2. Boris Forms a Minority Government
The second most likely outcome, I would argue, is that Boris wins a plurality of the seats in Parliament but not enough to form a government. While less terrifying than Jeremy Corbyn being given the keys to No. 10, this outcome is the least decisive one and would result in years of political uncertainty. It would mean that Boris is unable to pass his withdrawal agreement in Parliament. Even if he went back to the European Union for further concessions to appease Labour and Liberal Democrat Remainers enough to get them to vote for it, it’s unlikely that the European Union would be willing to offer those concessions in the first place.
The most likely result of a minority Conservative government is a second referendum.

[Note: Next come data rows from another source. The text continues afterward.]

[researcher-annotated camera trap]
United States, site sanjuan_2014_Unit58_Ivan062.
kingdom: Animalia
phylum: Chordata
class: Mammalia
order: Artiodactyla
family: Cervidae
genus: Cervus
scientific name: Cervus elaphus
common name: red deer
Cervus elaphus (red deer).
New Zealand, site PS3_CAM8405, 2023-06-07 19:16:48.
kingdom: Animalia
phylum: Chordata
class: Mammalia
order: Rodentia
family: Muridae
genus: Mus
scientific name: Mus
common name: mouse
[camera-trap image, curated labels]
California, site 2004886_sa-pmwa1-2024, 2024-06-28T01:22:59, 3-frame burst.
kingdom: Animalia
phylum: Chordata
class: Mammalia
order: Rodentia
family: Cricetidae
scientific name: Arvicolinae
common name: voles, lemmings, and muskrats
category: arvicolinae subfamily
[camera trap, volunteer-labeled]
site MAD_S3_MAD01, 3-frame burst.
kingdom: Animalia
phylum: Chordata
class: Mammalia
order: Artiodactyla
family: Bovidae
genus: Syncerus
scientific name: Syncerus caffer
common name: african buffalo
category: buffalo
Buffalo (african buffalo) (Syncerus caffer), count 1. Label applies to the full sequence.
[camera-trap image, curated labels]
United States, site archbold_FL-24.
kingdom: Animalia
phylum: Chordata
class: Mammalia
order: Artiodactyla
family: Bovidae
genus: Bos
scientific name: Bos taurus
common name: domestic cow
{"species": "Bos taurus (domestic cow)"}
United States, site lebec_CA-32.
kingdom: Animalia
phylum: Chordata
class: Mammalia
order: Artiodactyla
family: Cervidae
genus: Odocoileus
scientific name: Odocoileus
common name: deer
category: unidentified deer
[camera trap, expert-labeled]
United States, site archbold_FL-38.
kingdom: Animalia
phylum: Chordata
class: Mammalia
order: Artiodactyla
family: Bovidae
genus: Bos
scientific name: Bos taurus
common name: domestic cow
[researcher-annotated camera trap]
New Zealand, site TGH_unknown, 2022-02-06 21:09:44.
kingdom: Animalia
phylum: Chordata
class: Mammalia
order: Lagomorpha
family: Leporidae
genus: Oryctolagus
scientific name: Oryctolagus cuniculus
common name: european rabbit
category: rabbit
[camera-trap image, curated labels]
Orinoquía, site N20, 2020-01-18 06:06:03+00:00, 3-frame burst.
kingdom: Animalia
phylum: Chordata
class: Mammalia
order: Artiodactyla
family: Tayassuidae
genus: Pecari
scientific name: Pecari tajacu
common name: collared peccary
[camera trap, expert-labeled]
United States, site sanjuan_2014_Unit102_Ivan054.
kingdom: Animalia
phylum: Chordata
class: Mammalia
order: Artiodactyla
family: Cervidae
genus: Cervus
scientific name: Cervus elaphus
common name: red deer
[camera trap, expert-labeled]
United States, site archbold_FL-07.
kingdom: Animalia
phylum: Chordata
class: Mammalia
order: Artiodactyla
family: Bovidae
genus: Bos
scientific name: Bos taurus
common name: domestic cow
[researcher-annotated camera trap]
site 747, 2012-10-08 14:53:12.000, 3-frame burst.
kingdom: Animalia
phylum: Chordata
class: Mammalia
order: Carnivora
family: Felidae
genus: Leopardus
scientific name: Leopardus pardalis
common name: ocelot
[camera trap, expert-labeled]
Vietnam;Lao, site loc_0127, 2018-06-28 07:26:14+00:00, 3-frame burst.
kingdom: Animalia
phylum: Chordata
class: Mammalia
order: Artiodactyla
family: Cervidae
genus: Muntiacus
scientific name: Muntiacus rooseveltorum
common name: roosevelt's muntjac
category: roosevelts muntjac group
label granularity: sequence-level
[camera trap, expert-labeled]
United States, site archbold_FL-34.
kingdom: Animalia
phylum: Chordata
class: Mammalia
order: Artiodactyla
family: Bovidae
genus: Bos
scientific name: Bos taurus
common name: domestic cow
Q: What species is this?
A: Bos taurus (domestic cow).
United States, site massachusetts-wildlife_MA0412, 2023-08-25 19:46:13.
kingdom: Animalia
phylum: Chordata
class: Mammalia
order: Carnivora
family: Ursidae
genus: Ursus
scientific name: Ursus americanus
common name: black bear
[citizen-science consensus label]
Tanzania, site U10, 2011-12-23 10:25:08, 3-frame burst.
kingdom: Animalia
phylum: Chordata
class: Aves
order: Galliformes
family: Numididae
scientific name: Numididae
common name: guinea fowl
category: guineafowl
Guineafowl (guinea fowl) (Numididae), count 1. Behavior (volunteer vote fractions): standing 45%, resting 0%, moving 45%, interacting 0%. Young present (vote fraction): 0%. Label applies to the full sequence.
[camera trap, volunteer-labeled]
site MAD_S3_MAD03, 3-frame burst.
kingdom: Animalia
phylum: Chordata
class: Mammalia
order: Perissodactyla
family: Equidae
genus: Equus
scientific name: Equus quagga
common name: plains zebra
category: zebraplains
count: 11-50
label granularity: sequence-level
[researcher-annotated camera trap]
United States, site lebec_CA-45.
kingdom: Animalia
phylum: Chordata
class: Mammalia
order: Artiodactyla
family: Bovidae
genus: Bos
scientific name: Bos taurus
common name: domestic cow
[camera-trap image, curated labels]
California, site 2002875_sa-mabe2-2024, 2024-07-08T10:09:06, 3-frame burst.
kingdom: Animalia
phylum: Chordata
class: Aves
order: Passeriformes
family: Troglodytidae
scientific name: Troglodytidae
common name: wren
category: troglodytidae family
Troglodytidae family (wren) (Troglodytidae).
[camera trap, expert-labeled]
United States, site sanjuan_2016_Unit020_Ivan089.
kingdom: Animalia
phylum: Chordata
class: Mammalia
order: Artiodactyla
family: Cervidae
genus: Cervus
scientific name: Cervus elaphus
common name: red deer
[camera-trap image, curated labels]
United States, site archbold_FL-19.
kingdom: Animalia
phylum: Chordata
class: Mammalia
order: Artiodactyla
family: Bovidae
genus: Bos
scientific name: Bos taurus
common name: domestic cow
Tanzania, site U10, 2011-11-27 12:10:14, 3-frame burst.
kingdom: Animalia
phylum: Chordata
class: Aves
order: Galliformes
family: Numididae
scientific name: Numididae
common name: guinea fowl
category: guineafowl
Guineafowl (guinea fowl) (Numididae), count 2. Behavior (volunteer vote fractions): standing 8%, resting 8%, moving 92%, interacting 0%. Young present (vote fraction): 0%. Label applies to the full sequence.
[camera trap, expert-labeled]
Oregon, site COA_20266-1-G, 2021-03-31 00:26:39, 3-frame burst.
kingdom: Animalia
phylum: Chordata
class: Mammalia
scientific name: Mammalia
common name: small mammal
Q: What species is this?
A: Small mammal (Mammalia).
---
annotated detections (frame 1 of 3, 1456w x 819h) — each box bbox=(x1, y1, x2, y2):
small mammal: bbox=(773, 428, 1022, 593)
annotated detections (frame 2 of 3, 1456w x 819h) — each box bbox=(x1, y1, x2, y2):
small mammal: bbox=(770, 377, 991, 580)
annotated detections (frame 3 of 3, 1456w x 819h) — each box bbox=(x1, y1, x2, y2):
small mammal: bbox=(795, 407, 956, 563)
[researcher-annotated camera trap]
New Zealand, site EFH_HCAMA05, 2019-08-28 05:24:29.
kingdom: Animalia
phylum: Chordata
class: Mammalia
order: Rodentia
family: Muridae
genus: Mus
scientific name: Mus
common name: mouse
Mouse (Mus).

Political deadlock would continue and Parliament would have no majority for any Brexit option other than another referendum. How that second referendum would pan out is another story entirely. Brexiteers might well support a referendum that allows the people to choose between Boris’s deal and a No Deal exit, but Remainers in Parliament would never let that happen.
Years more uncertainty would probably have a negative impact on the economy, too. Despite the Brexit deadline being extended twice and businesses left not knowing what to expect in the near future, the European Commission expects the UK economy to grow 1.3 percent this year. That’s down just 0.01 percent over last year, and in line with the average growth rate of the G7 economies.
We’ve been lucky so far, but who knows if we can take years more. Businesses need to know whether we’re leaving the EU, or not.
3. Corbyn Scrapes Together a Coalition
Corbyn started this election with no chance of winning a majority, and with his recent promise of borrowing more than £400 B ($689B CAD) and a series of disastrous interviews, his chances are even slimmer. But, that doesn’t mean he couldn’t scrape enough seats to form a coalition government with the Scottish separatists north of the border.
An Ipsos Mori poll suggests that the Conservatives could lose seven of their Scottish seats and the SNP gain 13, giving them 48 seats to prop up a Corbyn government. If the Liberal Democrats, who support the revocation of Article 50 and cancelling of Brexit, were desperate enough to stop Boris, they could realistically get in on the action too. Even if Lib Dem leader Jo Swinson has said she wouldn’t support Corbyn as Prime Minister.
In this scenario, the Labour Party would attempt to negotiate a new deal with the European Union and put the deal to the public in a second Brexit referendum within six months. In return for supporting the plan, the Scottish nationalists would likely be granted a second referendum on their independence from the United Kingdom. With most Scots having voted to stay in the EU, who knows whether the Scottish Unionists would win this time?
I am quietly confident that we don’t need to worry about scenario two or three, but then again, I was quietly confident that Theresa May was telling the truth when she said “no deal is better than a bad deal.”
Time will tell if the result of the 2016 Brexit referendum will finally be honoured.